Menurut laporan itu, Israel akan mengakhiri perang di Gaza sebagai alat tawar kepada negara-negara Arab untuk menormalisasi hubungan dengan Israel melalui Perjanjian Abraham. Selain itu, Israel akan diminta untuk berkomitmen mendukung berdirinya negara Palestina di masa depan.
Ikut bergabung dalam percakapan telepon kedua pemimpin tersebut, Menteri Luar Negeri Marco Rubio dan Menteri Urusan Strategis AS Ron Dermer.
Mengutip sumber pejabat, Hayom melaporkan, kedua pemimpin sepakat untuk mengakhiri perang di Gaza dalam waktu 2 pekan. Israel harus menghentikan serangan militer di Gaza serta Hamas membebaskan 50 sandera yang tersisa, 20 di antaranya diyakini masih hidup.
Setelah itu Hamas akan diasingkan dari Gaza, kemudian empat negara Arab, termasuk Uni Emirat Arab (UEA) dan Mesir, ditugaskan untuk bersama-sama memerintah Gaza sebagai gantinya. Laporan tersebut tidak menyebutkan dua negara Arab lainnya yang diminta untuk memerintah di Gaza sementara.
Sebagai bagian dari pembangunan kembali Jalur Gaza, setiap warganya yang ingin keluar akan diterima oleh beberapa negara, namun juga tidak disebutkan nama maupun jumlahnya.
Rencana yang dibahas Trump dan Netanyahu itu sebenarnya bukan hal baru dan telah ditolak oleh Pemerintah Otoritas Palestina, negara-negara Arab, dan Hamas. Negara-negara Arab berulang kali menegaskan tidak akan ambil bagian dalam rehabilitasi pascaperang Gaza tanpa keikutsertaan Pemerintah Otoritas Palestina.
Selain itu, usulan tersebut akan mendapat ganjalan karena Hamas menolak keluar dari Gaza. Hamas masih memiliki basis dukungan yang besar di Jalur Gaza, ketimbang faksi-faksi politik yang mengisi Pemerintah Otoritas Palestina.

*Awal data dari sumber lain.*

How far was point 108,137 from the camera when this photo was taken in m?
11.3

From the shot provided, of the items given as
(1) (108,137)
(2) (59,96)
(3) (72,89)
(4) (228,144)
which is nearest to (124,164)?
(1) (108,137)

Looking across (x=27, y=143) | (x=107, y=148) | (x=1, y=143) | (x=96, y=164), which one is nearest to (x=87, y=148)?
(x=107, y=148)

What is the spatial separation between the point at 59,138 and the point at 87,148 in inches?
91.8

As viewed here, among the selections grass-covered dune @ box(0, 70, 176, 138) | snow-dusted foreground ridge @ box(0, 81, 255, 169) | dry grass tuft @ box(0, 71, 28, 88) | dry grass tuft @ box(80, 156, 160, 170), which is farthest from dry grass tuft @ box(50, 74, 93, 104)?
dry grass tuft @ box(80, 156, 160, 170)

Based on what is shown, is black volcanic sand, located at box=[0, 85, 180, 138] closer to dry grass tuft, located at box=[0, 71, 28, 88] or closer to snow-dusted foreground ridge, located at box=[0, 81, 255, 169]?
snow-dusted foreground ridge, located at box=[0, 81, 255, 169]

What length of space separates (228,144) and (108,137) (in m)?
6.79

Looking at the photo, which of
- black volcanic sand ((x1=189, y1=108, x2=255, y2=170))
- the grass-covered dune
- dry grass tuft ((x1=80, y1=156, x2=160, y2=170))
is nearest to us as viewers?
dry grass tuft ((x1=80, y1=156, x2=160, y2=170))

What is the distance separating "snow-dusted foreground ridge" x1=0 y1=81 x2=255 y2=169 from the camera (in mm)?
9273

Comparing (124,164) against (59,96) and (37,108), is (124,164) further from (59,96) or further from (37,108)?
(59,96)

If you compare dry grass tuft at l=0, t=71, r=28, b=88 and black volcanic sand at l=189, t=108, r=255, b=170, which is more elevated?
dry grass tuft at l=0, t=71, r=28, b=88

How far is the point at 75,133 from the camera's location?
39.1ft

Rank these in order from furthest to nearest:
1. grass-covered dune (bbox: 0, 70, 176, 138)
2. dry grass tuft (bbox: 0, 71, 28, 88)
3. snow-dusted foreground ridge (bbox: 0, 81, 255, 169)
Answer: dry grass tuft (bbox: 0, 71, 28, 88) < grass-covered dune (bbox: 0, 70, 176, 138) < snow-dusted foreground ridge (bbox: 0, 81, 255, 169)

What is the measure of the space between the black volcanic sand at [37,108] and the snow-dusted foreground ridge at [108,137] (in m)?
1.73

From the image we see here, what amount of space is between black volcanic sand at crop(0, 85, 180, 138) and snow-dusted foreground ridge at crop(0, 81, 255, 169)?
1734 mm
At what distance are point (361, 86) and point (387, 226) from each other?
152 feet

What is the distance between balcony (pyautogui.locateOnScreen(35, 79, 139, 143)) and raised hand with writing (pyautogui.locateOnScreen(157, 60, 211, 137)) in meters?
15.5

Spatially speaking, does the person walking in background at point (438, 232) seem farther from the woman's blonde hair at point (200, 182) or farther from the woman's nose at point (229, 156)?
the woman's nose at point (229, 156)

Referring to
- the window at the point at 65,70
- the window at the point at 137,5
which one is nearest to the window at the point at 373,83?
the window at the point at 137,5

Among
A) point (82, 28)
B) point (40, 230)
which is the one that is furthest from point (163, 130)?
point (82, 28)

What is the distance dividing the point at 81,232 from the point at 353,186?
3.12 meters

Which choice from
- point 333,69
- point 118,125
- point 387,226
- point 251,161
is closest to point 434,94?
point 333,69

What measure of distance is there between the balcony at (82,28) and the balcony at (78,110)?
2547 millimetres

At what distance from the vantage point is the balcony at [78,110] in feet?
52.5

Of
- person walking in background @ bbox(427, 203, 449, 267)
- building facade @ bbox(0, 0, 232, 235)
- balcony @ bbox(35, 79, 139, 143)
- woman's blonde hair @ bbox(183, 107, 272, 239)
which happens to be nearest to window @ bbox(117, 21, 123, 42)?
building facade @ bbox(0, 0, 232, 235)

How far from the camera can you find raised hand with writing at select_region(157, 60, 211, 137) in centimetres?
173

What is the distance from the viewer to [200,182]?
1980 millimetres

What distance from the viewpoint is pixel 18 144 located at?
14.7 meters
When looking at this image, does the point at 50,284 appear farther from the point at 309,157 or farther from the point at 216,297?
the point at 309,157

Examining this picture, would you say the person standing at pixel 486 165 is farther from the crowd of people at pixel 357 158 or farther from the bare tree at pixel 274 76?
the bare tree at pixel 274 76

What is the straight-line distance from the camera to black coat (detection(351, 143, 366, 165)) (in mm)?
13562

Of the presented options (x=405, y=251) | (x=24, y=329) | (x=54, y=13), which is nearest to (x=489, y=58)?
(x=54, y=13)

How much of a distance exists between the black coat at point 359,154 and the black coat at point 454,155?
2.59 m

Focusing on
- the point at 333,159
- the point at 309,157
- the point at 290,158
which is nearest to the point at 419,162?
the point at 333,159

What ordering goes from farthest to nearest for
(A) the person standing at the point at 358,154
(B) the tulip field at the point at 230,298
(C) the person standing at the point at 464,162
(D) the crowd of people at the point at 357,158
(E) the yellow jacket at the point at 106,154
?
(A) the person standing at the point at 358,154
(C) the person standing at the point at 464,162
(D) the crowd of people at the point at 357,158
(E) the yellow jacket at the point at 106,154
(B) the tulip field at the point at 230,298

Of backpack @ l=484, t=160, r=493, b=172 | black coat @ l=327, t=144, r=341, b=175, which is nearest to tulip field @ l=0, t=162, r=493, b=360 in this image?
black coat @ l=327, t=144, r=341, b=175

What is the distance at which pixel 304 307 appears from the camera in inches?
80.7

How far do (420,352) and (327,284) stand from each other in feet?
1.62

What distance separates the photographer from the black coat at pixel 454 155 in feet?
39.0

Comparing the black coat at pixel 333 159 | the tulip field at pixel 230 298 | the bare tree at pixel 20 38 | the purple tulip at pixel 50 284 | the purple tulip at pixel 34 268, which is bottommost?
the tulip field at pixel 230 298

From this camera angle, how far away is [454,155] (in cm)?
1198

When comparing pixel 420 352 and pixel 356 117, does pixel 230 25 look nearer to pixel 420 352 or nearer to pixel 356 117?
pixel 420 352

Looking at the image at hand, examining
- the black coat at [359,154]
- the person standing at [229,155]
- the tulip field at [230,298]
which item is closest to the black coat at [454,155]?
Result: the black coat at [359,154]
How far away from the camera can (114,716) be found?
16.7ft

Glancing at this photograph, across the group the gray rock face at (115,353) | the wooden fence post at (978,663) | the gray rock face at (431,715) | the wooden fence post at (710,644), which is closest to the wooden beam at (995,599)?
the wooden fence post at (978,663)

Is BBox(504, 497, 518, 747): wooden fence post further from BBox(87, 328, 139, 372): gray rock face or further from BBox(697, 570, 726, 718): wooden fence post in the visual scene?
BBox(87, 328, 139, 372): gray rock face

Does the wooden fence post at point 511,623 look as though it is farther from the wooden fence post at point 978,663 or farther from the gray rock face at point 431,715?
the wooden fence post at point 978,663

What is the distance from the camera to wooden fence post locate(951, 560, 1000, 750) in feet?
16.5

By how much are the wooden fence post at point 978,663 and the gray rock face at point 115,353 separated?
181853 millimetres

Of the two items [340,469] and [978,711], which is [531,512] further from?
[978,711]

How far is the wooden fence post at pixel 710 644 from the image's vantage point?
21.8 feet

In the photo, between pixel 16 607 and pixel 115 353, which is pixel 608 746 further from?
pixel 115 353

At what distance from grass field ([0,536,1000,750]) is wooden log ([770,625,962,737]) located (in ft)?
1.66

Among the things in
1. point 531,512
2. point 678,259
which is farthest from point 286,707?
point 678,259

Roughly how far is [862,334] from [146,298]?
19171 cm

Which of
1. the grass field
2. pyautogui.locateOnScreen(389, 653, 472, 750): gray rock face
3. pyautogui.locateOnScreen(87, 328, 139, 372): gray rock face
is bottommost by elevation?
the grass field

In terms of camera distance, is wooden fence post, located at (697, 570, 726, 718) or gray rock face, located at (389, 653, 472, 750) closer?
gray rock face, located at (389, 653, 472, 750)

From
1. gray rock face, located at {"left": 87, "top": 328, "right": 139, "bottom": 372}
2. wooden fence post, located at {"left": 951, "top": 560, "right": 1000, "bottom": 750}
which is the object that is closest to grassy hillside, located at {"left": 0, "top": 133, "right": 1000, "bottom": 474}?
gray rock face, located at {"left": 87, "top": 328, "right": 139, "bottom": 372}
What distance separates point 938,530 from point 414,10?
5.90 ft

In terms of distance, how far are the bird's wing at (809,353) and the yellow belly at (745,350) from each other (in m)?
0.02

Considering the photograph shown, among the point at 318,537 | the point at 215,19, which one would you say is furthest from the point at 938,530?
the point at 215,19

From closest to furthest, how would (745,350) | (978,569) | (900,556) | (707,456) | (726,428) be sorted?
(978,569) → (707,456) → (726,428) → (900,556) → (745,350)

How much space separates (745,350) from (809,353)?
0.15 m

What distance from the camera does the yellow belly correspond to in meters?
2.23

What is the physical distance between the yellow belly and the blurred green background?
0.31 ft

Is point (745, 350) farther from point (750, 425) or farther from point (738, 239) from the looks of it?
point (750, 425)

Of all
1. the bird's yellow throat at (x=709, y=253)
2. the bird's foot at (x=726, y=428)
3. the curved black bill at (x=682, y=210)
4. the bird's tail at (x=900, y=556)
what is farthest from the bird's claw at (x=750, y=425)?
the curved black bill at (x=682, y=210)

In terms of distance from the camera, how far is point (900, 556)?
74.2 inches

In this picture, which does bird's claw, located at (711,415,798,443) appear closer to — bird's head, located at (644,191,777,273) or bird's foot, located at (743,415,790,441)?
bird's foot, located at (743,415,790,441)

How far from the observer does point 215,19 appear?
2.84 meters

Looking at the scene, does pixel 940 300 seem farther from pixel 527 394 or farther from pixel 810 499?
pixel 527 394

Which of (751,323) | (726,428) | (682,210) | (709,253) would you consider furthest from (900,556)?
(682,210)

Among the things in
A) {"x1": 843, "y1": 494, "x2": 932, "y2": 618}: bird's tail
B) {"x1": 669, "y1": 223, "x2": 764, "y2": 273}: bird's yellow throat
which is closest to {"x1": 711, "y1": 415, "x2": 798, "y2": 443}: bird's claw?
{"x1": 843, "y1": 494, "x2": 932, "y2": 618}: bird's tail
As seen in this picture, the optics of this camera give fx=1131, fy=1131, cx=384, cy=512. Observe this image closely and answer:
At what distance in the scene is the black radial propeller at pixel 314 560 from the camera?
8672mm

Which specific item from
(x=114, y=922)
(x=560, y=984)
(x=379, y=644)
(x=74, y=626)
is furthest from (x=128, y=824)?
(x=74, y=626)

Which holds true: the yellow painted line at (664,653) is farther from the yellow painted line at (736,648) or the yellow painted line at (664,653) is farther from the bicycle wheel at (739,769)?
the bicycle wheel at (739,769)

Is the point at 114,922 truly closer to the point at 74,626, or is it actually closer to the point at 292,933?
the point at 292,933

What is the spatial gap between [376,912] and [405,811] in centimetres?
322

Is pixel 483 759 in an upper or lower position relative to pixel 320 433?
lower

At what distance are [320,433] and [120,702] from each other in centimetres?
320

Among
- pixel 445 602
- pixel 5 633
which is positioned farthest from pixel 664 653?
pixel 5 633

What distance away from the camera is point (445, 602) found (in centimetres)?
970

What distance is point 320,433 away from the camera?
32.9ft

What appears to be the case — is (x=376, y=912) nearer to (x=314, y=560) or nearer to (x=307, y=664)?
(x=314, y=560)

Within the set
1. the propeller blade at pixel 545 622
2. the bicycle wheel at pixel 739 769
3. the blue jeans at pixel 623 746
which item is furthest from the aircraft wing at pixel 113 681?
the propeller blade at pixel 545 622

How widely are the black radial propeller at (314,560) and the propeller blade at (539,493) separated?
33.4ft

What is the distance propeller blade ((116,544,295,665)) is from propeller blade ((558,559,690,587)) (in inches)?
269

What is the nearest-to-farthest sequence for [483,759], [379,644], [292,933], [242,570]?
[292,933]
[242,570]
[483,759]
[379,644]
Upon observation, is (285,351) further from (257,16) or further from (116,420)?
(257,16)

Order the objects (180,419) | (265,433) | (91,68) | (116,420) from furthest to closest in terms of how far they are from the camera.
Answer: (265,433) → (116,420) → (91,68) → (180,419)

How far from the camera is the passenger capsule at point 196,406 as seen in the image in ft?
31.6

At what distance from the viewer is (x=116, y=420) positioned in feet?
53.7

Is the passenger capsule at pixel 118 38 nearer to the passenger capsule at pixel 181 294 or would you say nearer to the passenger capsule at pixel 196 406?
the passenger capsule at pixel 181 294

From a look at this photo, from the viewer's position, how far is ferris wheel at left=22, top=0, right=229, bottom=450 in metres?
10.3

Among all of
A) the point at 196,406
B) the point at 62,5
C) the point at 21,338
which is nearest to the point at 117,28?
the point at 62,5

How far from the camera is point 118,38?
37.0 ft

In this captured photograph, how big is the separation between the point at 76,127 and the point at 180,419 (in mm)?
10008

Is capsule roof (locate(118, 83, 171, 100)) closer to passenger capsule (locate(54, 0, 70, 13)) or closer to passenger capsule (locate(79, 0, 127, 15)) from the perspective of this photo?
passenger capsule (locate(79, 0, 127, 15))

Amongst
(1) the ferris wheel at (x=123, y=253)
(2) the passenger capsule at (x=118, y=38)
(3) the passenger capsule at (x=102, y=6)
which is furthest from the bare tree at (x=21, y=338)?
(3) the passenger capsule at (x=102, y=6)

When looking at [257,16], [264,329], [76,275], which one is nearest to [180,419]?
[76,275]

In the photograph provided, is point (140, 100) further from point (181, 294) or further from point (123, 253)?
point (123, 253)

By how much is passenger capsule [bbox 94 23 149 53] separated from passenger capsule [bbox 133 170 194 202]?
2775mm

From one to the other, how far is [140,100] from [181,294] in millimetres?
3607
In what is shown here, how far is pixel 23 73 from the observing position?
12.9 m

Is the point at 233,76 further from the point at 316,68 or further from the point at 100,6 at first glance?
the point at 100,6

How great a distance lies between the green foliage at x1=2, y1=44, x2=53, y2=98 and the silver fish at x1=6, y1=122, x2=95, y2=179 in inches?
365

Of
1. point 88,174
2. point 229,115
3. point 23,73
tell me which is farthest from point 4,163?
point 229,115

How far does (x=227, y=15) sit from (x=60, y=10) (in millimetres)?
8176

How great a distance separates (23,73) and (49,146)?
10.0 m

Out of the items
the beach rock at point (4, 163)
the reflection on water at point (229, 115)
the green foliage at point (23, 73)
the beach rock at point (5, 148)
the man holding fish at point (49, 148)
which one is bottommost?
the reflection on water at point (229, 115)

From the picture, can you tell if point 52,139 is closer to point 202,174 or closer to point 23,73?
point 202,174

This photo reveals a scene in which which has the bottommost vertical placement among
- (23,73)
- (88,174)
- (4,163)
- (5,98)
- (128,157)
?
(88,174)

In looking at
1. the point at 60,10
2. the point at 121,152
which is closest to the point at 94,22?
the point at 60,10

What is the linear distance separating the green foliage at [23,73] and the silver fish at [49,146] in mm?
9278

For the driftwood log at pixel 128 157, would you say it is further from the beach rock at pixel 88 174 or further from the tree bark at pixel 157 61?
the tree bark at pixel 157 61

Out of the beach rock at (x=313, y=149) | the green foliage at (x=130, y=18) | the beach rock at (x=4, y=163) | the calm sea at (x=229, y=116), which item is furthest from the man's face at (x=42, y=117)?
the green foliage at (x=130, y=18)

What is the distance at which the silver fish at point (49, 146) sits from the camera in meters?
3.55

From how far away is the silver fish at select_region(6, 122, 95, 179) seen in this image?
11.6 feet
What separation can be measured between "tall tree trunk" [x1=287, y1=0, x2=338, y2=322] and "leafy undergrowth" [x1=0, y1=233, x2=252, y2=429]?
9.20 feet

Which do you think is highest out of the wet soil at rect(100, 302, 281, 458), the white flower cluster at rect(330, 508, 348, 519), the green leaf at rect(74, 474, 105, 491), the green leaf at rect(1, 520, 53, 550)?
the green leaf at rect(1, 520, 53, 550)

Sebagai bagian dari rencana tersebut, Trump juga mengatakan kepada Netanyahu agar Israel mau mendukung solusi dua negara di masa depan dengan syarat reformasi yang dilakukan oleh Pemerintah Otoritas Palestina. Sebagai imbalannya, AS juga akan mengakui kedaulatan Israel terhadap beberapa wilayah Tepi Barat.
Bagian ini juga akan memicu perdebatan sengit karena jelas-jelas melanggar hukum internasional. Ini merupakan pelegalan AS atas perampasan tanah Palestina oleh Israel.
Selanjutnya, dengan berakhirnya perang di Gaza serta komitmen Israel terhadap solusi dua negara, Arab Saudi maupun Suriah diyakini akan menormalisasi hubungan dengan Israel di bawah Perjanjian Abraham. Setelah itu negara-negara Arab dan Muslim lainnya akan menyusul.